Entscheidungsstichwort (Thema)
Außerordentliche Kündigung eines Betriebsratsmitglieds. Verletzung von Amts- und Arbeitsvertragspflicht
Leitsatz (redaktionell)
Auch bei Anlegung eines besonders strengen Prüfungsmaßstabes ist die Bereitschaft eines Arbeitnehmers, der Betriebsratsmitglied ist, in einem Rechtsstreit gegen seinen Arbeitgeber vorsätzlich falsch auszusagen, an sich geeignet, eine außerordentliche Kündigung zu rechtfertigen und im Rahmen der Interessenabwägung nach § 626 BGB auch nicht allein wegen seines Betriebsratsamtes anders zu beurteilen als das entsprechende Verhalten eines nicht durch § 15 KSchG geschützten Arbeitnehmers.
Orientierungssatz
Klarstellung des Urteils des Ersten Senats vom 20. Dezember 1961 (- 1 AZR 404/61 = BAGE 12, 141 = AP Nr 16 zu § 13 KSchG) und im Anschluß an das Urteil des Siebten Senats vom 25. Mai 1982 (- 7 AZR 155/80 -, nicht veröffentlicht).
Verfahrensgang
LAG Niedersachsen (Entscheidung vom 09.07.1985; Aktenzeichen 13 TaBV 2/85) |
ArbG Lingen (Entscheidung vom 14.03.1985; Aktenzeichen 1 BV 14/84) |
Gründe
A. Die Antragstellerin begehrt die Ersetzung der Zustimmung des Antragsgegners zur außerordentlichen Kündigung des Beteiligten zu 3).

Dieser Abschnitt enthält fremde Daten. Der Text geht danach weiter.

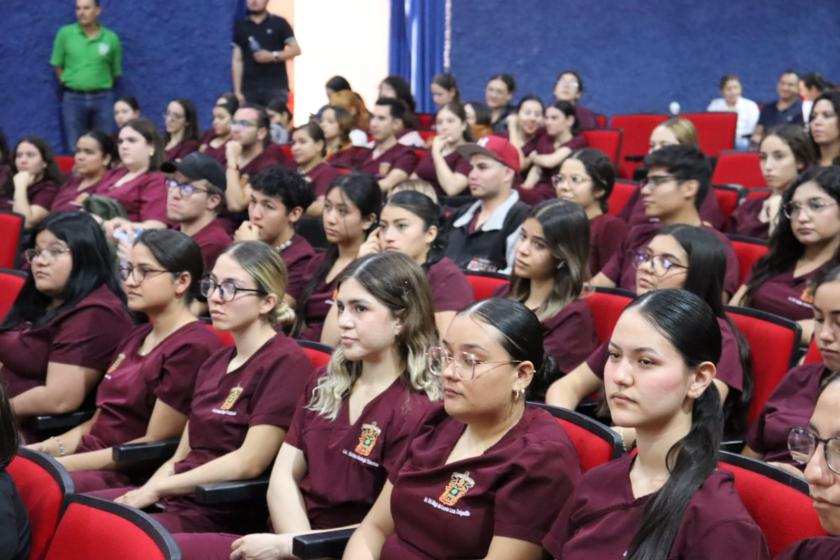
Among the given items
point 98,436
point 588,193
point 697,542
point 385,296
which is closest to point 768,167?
point 588,193

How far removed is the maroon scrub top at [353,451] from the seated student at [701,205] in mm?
2326

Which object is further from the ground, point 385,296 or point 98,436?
point 385,296

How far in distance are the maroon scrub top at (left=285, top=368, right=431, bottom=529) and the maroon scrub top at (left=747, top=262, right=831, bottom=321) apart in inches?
60.9

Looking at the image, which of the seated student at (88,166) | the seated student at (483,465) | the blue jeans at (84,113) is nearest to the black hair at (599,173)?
the seated student at (483,465)

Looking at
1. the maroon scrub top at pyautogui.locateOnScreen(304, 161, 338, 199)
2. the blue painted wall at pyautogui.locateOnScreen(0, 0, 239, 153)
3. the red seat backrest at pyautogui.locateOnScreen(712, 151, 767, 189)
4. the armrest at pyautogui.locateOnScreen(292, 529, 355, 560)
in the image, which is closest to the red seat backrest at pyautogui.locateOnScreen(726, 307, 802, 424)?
the armrest at pyautogui.locateOnScreen(292, 529, 355, 560)

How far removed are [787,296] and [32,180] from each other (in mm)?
4406

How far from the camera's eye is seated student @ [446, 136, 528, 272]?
458 cm

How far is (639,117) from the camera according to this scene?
344 inches

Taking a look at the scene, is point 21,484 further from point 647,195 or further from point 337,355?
point 647,195

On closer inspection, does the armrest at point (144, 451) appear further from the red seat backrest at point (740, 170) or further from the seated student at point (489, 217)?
the red seat backrest at point (740, 170)

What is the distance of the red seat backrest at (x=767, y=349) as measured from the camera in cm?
302

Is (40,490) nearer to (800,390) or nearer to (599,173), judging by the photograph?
(800,390)

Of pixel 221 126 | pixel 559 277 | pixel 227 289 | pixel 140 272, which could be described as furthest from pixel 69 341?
pixel 221 126

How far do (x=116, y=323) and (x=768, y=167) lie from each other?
276 cm
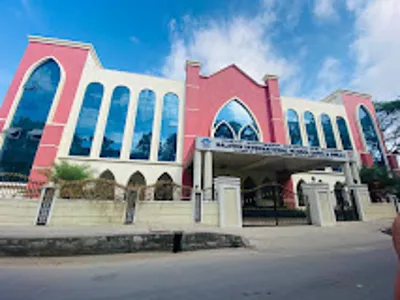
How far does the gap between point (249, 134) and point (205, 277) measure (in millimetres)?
13329

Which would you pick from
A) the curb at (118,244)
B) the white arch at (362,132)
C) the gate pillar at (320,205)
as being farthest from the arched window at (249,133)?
the white arch at (362,132)

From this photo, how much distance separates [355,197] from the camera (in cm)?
987

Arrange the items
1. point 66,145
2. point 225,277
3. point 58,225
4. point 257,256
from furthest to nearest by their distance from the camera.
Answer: point 66,145
point 58,225
point 257,256
point 225,277

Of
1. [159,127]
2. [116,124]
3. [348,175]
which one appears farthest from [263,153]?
[116,124]

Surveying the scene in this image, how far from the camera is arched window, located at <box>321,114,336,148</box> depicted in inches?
668

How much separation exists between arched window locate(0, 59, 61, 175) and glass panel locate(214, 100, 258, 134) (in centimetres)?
1182

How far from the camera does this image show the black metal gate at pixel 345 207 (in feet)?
31.7

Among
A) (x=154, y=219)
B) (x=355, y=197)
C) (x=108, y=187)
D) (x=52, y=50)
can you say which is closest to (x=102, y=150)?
(x=108, y=187)

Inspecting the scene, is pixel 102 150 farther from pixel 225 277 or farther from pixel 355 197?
pixel 355 197

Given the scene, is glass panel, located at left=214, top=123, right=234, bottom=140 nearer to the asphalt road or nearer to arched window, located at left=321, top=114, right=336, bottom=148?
arched window, located at left=321, top=114, right=336, bottom=148

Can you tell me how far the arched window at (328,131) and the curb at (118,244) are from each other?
16.1 metres

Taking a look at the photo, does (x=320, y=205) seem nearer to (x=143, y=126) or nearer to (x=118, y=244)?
(x=118, y=244)

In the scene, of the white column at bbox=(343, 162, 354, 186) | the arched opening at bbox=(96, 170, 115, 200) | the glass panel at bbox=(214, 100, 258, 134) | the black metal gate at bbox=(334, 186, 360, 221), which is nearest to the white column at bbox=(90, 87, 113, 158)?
the arched opening at bbox=(96, 170, 115, 200)

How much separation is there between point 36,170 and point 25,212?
5.79m
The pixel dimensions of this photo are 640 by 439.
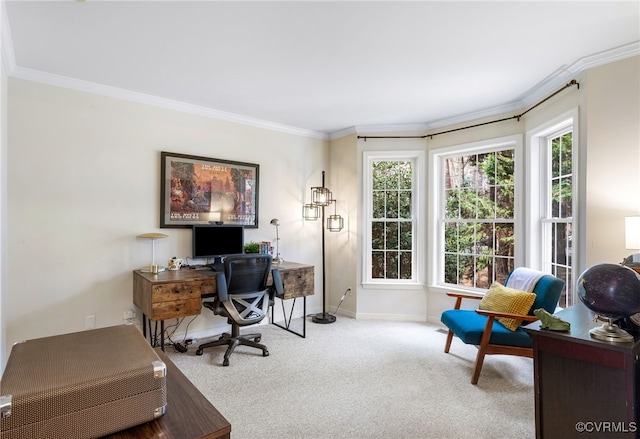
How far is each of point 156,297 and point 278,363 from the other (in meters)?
1.17

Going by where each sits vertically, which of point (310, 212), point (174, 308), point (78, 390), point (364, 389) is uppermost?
point (310, 212)

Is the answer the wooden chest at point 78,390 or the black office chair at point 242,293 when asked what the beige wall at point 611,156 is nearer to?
the black office chair at point 242,293

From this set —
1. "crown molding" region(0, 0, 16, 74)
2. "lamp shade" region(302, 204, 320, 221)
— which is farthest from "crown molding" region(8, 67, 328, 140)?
"lamp shade" region(302, 204, 320, 221)

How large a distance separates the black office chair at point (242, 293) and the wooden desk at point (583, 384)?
2102 millimetres

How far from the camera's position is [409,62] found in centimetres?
261

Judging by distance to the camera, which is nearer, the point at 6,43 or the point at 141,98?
the point at 6,43

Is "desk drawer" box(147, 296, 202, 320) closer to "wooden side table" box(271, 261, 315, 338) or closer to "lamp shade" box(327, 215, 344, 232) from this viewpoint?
"wooden side table" box(271, 261, 315, 338)

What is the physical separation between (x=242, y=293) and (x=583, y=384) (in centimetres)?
240

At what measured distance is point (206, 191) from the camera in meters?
3.63

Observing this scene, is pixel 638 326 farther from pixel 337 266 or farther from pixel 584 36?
pixel 337 266

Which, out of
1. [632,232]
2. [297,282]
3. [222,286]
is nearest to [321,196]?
[297,282]

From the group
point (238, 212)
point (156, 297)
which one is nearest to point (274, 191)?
point (238, 212)

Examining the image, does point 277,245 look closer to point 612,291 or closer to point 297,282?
point 297,282

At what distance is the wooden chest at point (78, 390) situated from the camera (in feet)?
2.16
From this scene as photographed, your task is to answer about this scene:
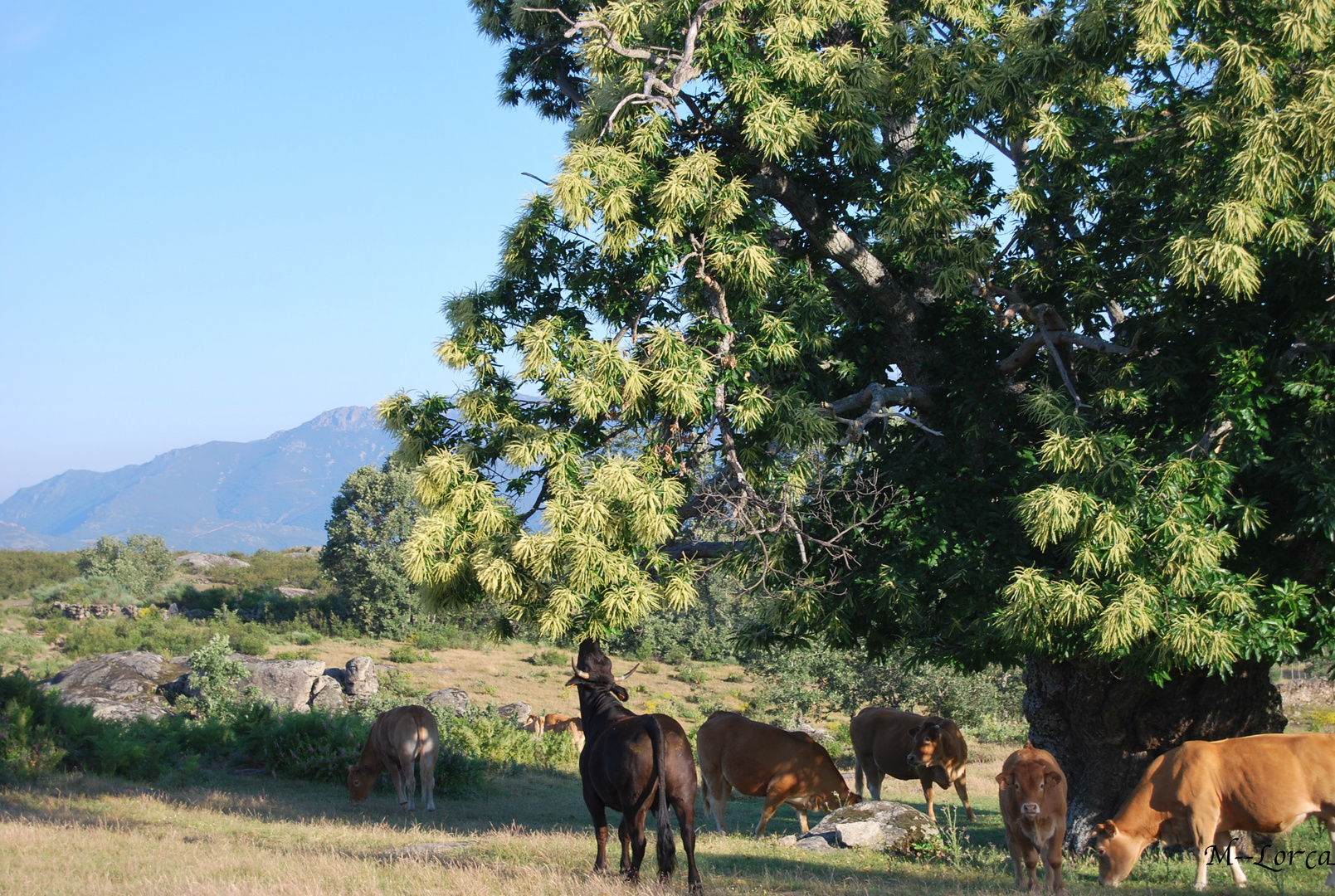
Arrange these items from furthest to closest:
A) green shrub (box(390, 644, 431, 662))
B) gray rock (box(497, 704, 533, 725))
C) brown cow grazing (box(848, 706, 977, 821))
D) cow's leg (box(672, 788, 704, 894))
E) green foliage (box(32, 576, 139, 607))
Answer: green foliage (box(32, 576, 139, 607)) → green shrub (box(390, 644, 431, 662)) → gray rock (box(497, 704, 533, 725)) → brown cow grazing (box(848, 706, 977, 821)) → cow's leg (box(672, 788, 704, 894))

Der Beteiligte zu 3), verheiratet und zwei Kinder unterhaltspflichtig, ist seit 1. April 1976 bei der Antragstellerin, die in B eine Spielbank betreibt, angestellt. Er übt die Funktion eines Chefs des Automatensaals aus, sein Monatseinkommen betrug zuletzt 2.700,-- DM. Seit 30. Juni 1984 ist er Mitglied des Antragsgegners. Zu Beginn der Amtsperiode bestand der Betriebsrat aus fünf Arbeitnehmern, am 18. Oktober 1984 nur noch aus vier Arbeitnehmern, nachdem ein Mitglied seinen Rücktritt erklärt hatte und alle gewählten Ersatzmitglieder schon vorher für ausgeschiedene Mitglieder nachgerückt waren. Einer der vier Betriebsratsmitglieder war seit 25. Juni 1984 erkrankt.
Die Antragstellerin hatte einem Arbeitnehmer K. gekündigt, der hierauf Kündigungsschutzklage erhoben und in einem Schriftsatz vom 24. September 1984 durch seine Prozeßbevollmächtigten u. a.hatte vortragen lassen, die Angestellten der Spielbank erhielten monatliche Trinkgelder in Höhe von mindestens 1.000,-- DM, die nicht versteuert würden; die Antragstellerin berücksichtige dies bei Festsetzung der Gehälter, so daß dem Staat eine Einnahme unterschlagen werde; sie lasse es außerdem seit Jahren zu, daß die Saalchefs für Arbeitsstunden am Wochenende mehr Stunden aufschreiben, als sie tatsächlich arbeiteten; sie habe eine Meldung nicht verfolgt, nach der ein bei ihr tätiger Finanzbeamter mehrfach im Automatensaal Geld eingesteckt habe, und schließlich habe sie einen Diebstahl von Jetons nicht geahndet. Zum Beweis für diese Behauptungen war neben der Vernehmung anderer Personen auch die des Beteiligten zu 3) beantragt.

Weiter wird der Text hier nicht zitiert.